The development of arthroscopic surgery has led to the use of new, more specialized tools for performing arthroscopic surgeries. Many of the operations that were previously performed through large incisions are now made using this minimally invasive technique, with much smaller incisions, e.g. the removal of a ruptured meniscus can be performed through two 0,5cm incisions. More complicated procedures such as ligament reconstruction may require slightly larger incisions.
Once the surgery is complete, the incisions performed during the arthroscopy are sutured. A large bandage will be placed from the middle of the thigh to the foot. Wrapping the foot with an elastic bandage reduces swelling and helps prevent clot formation in the area. Finally, the patient is transferred to the recovery room.
What can go wrong?
As with all surgeries, there may be complications during knee arthroscopy. Below are some of the most common problems that may occur:
- Complications of anesthesia
- Damage to equipment
- Slow recovery
Arthroscopic surgery has a very low rate of complications (0.01%) over conventional surgical procedures (1%).
What to expect after surgery?
Knee arthroscopy is an operation after which the patient does not need hospitalization and returns home on the same day. In more complex procedures requiring larger incisions, e.g. after rupture of the ligaments or bone-altering procedures, hospitalization may be needed to more effectively and efficiently deal with the pain and allow the patient to be properly monitored. In this case, the patient may begin a hospital rehabilitation program.

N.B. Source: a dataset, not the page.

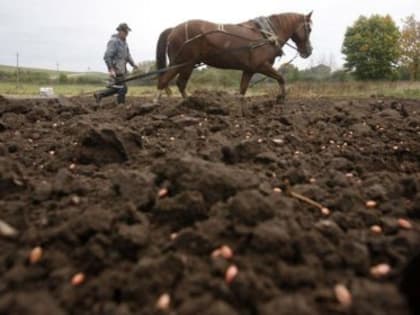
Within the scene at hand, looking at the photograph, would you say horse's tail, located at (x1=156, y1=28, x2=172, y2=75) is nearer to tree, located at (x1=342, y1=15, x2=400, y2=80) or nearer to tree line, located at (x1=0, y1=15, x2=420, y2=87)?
tree line, located at (x1=0, y1=15, x2=420, y2=87)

The gates are covered with surgical tape, the large incisions are sutured with surgical stitches or sutures and the knee is wrapped with an elastic bandage. After knee arthroscopy, the patient will walk on crutches for as long as the surgeon prescribes. Patients undergoing more complex reconstructions may need to wear an orthopedic splint for a few weeks to ensure the protection of the healing tissues inside the joint. The patient will be able to take off this splint in order to shower
The patient should follow the instructions given by the surgeon as to how much the lower extremity will be burdened when standing or walking. He/she may also need to apply ice to the knee and place the foot raised on a stand when lying down or sitting.
What will be the recovery procedure following knee arthroscopy?

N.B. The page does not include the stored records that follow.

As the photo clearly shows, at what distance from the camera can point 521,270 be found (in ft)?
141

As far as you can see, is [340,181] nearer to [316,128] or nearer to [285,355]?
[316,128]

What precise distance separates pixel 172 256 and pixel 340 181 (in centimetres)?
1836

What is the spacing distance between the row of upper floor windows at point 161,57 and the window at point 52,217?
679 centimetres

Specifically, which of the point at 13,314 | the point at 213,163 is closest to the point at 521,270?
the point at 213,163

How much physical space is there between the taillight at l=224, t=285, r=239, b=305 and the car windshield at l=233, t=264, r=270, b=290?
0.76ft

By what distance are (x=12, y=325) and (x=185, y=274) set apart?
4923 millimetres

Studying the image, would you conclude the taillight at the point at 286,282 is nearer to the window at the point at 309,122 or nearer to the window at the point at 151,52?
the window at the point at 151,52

The recovery will depend on the type of surgery performed. After simple surgeries, a regular rehabilitation program may not be needed, but only some exercises that can be performed at the patient’s home with specific instructions.
Many doctors recommend that the patient should follow a recovery plan regardless of the surgical procedure. In general, the more difficult the intervention, the more specialized and prolonged the physiotherapy program shall be. In the first sessions, the goal is to reduce post-operative pain and edema. The physiotherapist will also inform the patient about the proper foot charge.

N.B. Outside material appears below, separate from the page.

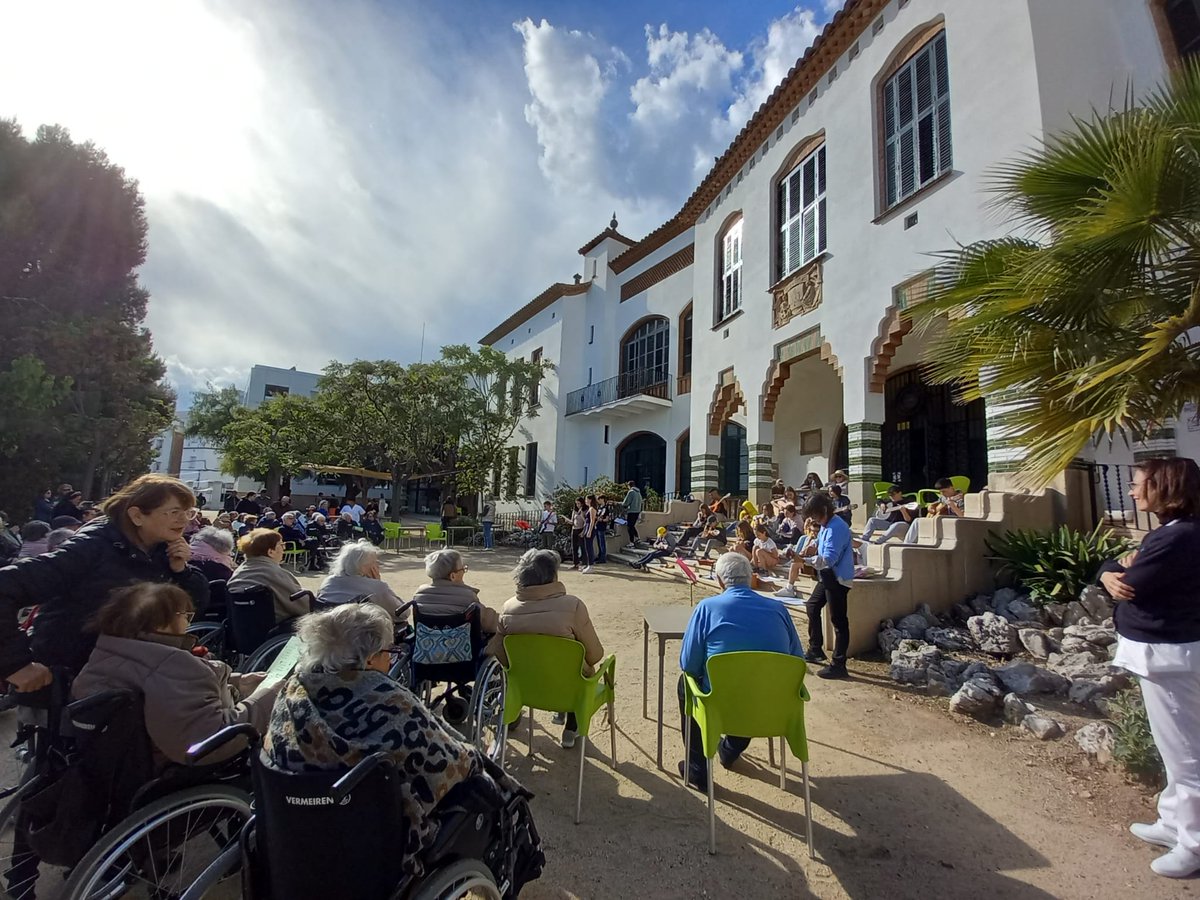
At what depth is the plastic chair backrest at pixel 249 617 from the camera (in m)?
3.48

Nowadays, the arthroscope is used to perform quite complex reconstructive surgeries using very small incisions. However, it should be noted that just because the incisions are small, this does not mean that the same is true within the joint. If the patient has undergone a major reconstructive procedure, the time it will take to fully recover will be several months.
The goal of the physiotherapist is to keep the pain under control, improve range of motion and strengthen the leg.
When the patient’s condition improves sufficiently, he or she will stop frequent visits to the physiotherapist and follow a home exercise program for as long as necessary.